O terceiro aspecto é a religiosidade do povo. Deus habita na cidade. É necessário ir à sua procura e deter-se lá onde Ele se põe a agir. Sei que não é a mesma coisa nos vários Continentes, mas devemos descobrir, na religiosidade dos nossos povos, o autêntico substrato religioso, que em muitos casos é cristão e católico. Não em todos: existem religiosidades não cristãs. Mas é necessário ir ao seu encontro, ao núcleo. Não podemos desconhecer nem desprezar esta experiência de Deus que, embora às vezes esteja dispersa ou misturada, pede para ser descoberta e não construída. Nela encontram-se os semina Verbi lançados pelo Espírito do Senhor. Não é bom fazer avaliações apressadas e genéricas, como por exemplo: «Esta é apenas uma expressão de religiosidade natural». Não, não se pode dizer isto! A partir dali podemos encetar o diálogo evangelizador, como fez Jesus com a Samaritana e, indubitavelmente, com muitas outras pessoas para além da Galileia. E para o diálogo evangelizador é necessário ter a consciência da própria identidade cristã, mas também a empatia com as outras pessoas. Acho que eu já vos disse isto, aos bispos da Ásia, não disse? É necessária aquela empatia, para encontrar este substrato na religiosidade.

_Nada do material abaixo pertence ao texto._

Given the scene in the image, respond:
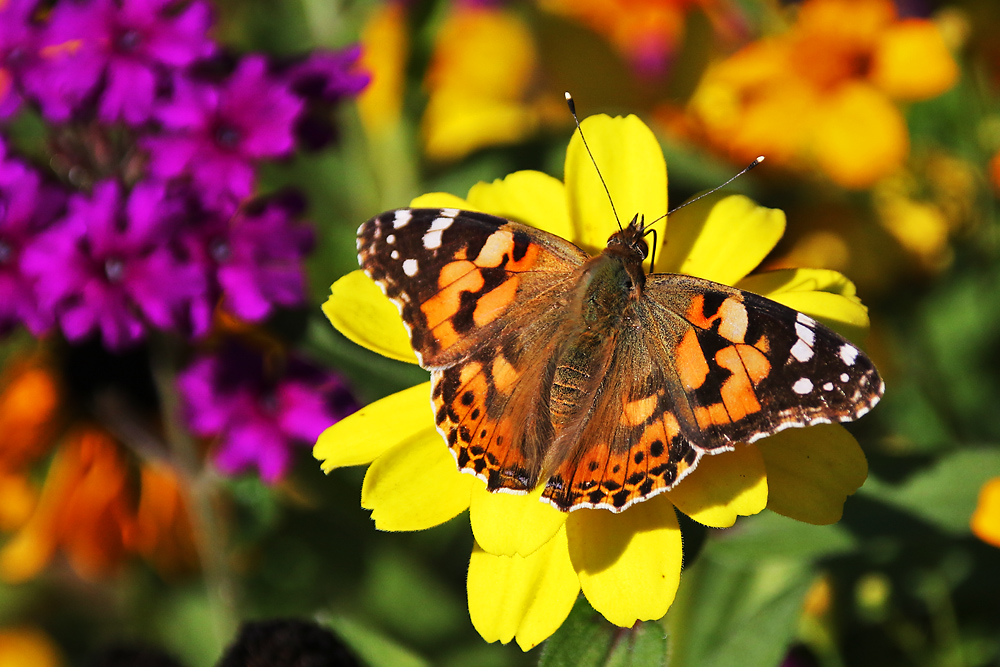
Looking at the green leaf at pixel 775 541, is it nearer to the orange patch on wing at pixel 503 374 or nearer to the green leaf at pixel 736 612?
the green leaf at pixel 736 612

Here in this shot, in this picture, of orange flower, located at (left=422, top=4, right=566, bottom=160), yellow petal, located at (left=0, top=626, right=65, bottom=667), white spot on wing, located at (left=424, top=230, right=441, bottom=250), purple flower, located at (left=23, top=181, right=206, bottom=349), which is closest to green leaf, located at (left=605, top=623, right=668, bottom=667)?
white spot on wing, located at (left=424, top=230, right=441, bottom=250)

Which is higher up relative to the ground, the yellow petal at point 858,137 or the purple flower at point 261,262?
the purple flower at point 261,262

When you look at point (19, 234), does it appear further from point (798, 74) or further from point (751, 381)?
point (798, 74)

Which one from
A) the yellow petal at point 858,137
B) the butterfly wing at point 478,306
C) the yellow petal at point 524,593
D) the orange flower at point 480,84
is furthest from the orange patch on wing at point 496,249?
the orange flower at point 480,84

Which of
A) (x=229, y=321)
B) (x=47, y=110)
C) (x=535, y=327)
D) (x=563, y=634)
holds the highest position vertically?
(x=47, y=110)

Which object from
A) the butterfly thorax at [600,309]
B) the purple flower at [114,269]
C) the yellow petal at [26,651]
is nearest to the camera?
the butterfly thorax at [600,309]

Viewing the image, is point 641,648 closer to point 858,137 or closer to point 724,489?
point 724,489

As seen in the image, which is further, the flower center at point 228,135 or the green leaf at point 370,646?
the flower center at point 228,135

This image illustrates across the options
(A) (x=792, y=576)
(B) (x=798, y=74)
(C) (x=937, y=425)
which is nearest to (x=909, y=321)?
(C) (x=937, y=425)

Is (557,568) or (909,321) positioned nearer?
(557,568)
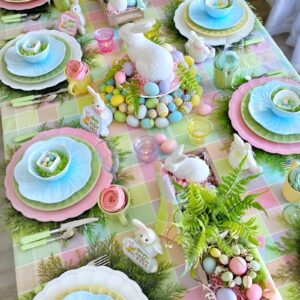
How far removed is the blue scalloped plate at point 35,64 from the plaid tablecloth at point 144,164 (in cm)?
13

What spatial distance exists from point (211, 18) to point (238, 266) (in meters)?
0.98

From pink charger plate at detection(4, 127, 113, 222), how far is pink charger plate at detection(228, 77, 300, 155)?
41 cm

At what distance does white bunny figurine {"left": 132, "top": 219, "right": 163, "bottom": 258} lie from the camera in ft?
3.29

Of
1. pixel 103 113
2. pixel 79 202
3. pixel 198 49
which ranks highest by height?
pixel 198 49

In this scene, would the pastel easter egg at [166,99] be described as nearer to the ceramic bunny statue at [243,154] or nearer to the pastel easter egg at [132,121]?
the pastel easter egg at [132,121]

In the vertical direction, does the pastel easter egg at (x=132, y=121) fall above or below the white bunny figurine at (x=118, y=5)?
below

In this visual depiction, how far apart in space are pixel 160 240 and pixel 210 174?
23cm

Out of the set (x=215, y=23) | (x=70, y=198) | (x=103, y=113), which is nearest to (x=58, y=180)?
(x=70, y=198)

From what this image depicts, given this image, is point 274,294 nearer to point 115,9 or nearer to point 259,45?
point 259,45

A Igreja que está na América Latina e no Caribe, desde há algumas décadas, já se deu conta desta força religiosa, que deriva principalmente das maiorias pobres.
Deus continua a falar-nos também hoje, como sempre fez, através dos pobres, do «resto». Em geral, as grandes cidades de hoje são habitadas por numerosos migrantes e pobres, provenientes das áreas rurais, ou até de outros Continentes, com outras culturas. Inclusive Roma... O Vice-Bispo de Roma pode dizê-lo, não pode? Há numerosos indigentes em toda a parte... Eles são peregrinos da vida, em busca de «salvação», que muitas vezes têm a força de ir em frente e de lutar, graças a um sentido último que recebem de uma simples e profunda experiência de fé em Deus. O desafio é dúplice: ser hospitaleiro em relação aos pobres e aos migrantes — em geral, a cidade não o é, pois rejeita-os! — e valorizar a sua fé. Muito provavelmente, esta fé vive misturada com elementos do pensamento mágico e imanentista, mas temos o dever de a procurar, reconhecer, interpretar e, certamente, também evangelizar. Contudo, não tenho dúvidas de que na fé destes homens e destas mulheres existe uma enorme potencialidade para a evangelização das áreas urbanas.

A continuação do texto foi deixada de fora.